CLEVELAND — Over the course of the pandemic, healthcare officials told everyone not sick enough to be in a hospital bed, to stay at home. At University Hospitals, those COVID-19 patients recovering at home were still monitored by doctors and nurses using telehealth technology and it laid the groundwork for UH Hospital@Home.
“All of it was related to the COVID-19 pandemic and making sure we had hospital capacity and being able to look at sort of innovative ways for us to be able to care for anybody that may need medical treatment,” said Melissa Cole, the vice president of Integrated Delivery Operations for the hospital system.
Cole said UH monitored 2,200 patients from home during the course of the pandemic.
In April, the hospital system created UH Hospital@Home. It is an at-home healthcare service that brings the hospital to patients including social work, physician checkups, nutrition, nursing, pharmacists, and paramedics and providers.
“We pick them up from the emergency department, take them home and immediately their hospital at home program starts,” said Cole.
Medications, meals, infusions, lab and radiology services are all brought to the patient.
“It's different from traditional home care. Traditional home care is more post-acute or what you would do after you were hospitalized,” said Cole. “This actually provides care as though you're hospitalized, but you're able to heal at home.”
Currently, UH is offering the service to patients admitted into the emergency department and diagnosed with COVID-19, COPD, community-acquired pneumonia and cellulitis.
“These are patients that still meet inpatient criteria. They would need to be in the hospital for a couple of days, but they're not requiring a ventilator or a BiPAP machine to maintain their breathing,” she said.
Sagamore Hills native Janora Johnson was the first UH Hospital@Home patient. In April, she went in to her doctor for a checkup and wasn’t feeling well.
“My oxygen level, it was dropping and it was dropping drastically,” said Johnson.
She had to be admitted to the emergency room after doctors discovered COVID-19 scarred her lungs.

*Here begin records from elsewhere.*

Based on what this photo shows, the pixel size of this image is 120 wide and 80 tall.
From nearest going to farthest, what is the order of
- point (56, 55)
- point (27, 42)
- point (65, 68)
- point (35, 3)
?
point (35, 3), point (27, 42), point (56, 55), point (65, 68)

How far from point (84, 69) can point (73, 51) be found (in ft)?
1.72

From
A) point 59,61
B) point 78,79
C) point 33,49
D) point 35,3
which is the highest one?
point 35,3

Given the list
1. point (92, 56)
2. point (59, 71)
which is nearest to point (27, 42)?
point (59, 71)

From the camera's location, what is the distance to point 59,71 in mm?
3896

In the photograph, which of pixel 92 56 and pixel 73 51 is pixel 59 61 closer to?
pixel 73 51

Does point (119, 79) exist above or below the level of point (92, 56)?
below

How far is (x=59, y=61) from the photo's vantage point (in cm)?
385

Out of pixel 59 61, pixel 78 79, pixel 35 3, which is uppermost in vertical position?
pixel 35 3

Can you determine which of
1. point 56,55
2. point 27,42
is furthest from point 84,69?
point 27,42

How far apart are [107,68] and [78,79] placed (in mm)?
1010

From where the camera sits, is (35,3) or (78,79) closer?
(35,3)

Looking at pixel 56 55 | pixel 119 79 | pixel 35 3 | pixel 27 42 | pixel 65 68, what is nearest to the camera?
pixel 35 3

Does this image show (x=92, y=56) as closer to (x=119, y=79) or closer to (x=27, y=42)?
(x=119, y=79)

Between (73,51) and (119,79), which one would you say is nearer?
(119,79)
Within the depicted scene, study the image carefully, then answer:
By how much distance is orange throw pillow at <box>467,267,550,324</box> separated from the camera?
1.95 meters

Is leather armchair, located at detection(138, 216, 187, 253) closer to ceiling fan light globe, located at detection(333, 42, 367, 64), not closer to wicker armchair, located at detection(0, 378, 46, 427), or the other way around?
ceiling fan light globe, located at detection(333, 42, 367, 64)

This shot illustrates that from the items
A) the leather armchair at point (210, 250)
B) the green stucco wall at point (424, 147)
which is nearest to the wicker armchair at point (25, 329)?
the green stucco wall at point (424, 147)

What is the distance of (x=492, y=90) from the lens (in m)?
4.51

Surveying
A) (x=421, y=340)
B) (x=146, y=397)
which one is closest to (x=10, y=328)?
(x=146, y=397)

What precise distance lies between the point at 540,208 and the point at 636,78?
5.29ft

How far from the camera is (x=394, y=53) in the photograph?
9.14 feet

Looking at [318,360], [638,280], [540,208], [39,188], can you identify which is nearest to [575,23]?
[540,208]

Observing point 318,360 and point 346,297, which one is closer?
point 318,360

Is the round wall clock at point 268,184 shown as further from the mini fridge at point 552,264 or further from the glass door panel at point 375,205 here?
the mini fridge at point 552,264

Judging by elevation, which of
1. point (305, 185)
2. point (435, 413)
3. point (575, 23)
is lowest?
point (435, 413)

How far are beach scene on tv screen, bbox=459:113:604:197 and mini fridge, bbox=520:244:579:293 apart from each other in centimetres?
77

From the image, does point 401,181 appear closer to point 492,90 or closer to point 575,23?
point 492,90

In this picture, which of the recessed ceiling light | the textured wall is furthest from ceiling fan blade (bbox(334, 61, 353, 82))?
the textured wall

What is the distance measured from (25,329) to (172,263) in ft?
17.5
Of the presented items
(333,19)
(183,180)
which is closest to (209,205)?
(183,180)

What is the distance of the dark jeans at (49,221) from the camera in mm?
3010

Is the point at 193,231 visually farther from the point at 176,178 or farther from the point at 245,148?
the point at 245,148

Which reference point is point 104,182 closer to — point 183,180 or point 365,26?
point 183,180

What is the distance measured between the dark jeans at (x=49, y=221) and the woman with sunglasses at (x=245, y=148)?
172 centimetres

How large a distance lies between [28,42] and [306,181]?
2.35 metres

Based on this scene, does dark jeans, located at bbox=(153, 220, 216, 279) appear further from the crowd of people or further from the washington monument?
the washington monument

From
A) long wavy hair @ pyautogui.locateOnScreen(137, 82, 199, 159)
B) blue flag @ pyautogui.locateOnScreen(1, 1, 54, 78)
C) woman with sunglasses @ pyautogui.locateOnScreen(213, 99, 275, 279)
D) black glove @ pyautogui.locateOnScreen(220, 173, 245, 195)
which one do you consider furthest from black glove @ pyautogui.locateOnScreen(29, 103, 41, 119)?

“The doctor came in and he said, ‘Mrs. Johnson, I don't want to have to keep you here in the emergency room,’” she said. “He says, ‘What do you think about going home?’”
Johnson said she jumped at the chance.
“Everybody wants to go home. Nobody wants to really stay in the hospital. You know, when you go to the hospital, you don't know who's got what,” said Johnson.
For five days, she received infusions from nurses, monitoring from paramedics, medication and meal delivery and telehealth visits with her doctors. She said it gave her comfort knowing her family members could join in on those telehealth calls.
“It’s just the little things that make you strive to get a little better, a little quicker,” she said.
Five patients have opted into UH’s at-home care, but Cole said they’re already seeing positive results.
“We've been able to reduce our length of stay when we compare it to how long people are staying in the traditional inpatient setting. We've been able to take about a day and a half off their length of stay,” she said.
Johnson is feeling better and credits her recovery to her team at UH.
“I’m back to normal. I’m all put back to normal,” she said.
The program is billed as it would be an inpatient stay. It is approved by the Centers for Medicare and Medicaid Services and has been submitted to other insurance providers for consideration.